Les nouvelles supplications de Dillon furent interrompues par un cri terrible que poussa tout l’équipage, et qui parut ajouter encore à l’horreur de la tempête. Le schooner s’éleva en même temps sur le sommet d’une énorme vague, retomba ensuite dans l’abîme qu’elle avait entr’ouvert, se releva sur une autre, et fut entraîné vers la côte comme une coquille de noix descendant une cataracte.
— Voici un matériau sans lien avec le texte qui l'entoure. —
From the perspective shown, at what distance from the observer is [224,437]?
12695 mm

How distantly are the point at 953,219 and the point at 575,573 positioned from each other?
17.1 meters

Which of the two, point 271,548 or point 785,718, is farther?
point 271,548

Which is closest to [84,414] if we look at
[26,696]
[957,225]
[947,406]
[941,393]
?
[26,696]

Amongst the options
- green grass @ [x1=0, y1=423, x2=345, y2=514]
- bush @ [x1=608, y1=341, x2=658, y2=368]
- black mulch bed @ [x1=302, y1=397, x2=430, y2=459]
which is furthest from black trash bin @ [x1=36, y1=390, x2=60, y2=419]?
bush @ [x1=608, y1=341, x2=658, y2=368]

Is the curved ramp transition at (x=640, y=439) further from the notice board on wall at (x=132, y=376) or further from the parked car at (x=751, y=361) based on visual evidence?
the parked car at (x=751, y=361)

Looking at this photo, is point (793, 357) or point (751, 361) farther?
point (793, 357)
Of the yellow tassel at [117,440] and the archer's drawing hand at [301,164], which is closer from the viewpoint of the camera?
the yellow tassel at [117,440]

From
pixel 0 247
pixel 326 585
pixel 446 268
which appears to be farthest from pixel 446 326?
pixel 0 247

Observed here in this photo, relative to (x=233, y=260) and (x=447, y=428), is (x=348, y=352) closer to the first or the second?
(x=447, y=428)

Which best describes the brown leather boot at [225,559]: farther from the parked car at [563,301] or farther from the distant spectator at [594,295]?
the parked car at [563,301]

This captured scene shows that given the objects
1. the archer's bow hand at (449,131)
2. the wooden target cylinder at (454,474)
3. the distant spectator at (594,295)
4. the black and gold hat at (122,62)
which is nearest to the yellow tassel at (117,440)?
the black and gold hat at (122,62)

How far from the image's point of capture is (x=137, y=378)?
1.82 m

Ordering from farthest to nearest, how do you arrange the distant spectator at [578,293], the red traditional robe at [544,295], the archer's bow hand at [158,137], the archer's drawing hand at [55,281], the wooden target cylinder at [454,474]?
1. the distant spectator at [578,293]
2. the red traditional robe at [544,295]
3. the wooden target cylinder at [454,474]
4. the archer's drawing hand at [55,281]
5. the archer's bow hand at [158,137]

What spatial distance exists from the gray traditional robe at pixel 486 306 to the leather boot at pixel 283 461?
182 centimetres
— Le câble des ancres est brisé, dit Tom Coffin avec tout le sang-froid que peuvent donner le courage et la résignation ; mais il faut du moins rendre la fin du pauvre Ariel aussi douce que possible.

En parlant ainsi il saisit le gouvernail et donna au navire la direction nécessaire pour que la proue fût la première partie qui touchait les écueils.

Le visage de Barnstable trahit un moment l’angoisse qui l’agitait ; mais presque aussitôt il reprit son ton d’enjouement en s’adressant à son équipage :

— Du courage et du calme, mes enfants, s’écria-t-il, tout espoir n’est pas encore perdu pour vous. Nous tirons si peu d’eau que nous avancerons bien près des brisants, et nous sommes à marée basse. Préparez les barques, armez-vous de fermeté.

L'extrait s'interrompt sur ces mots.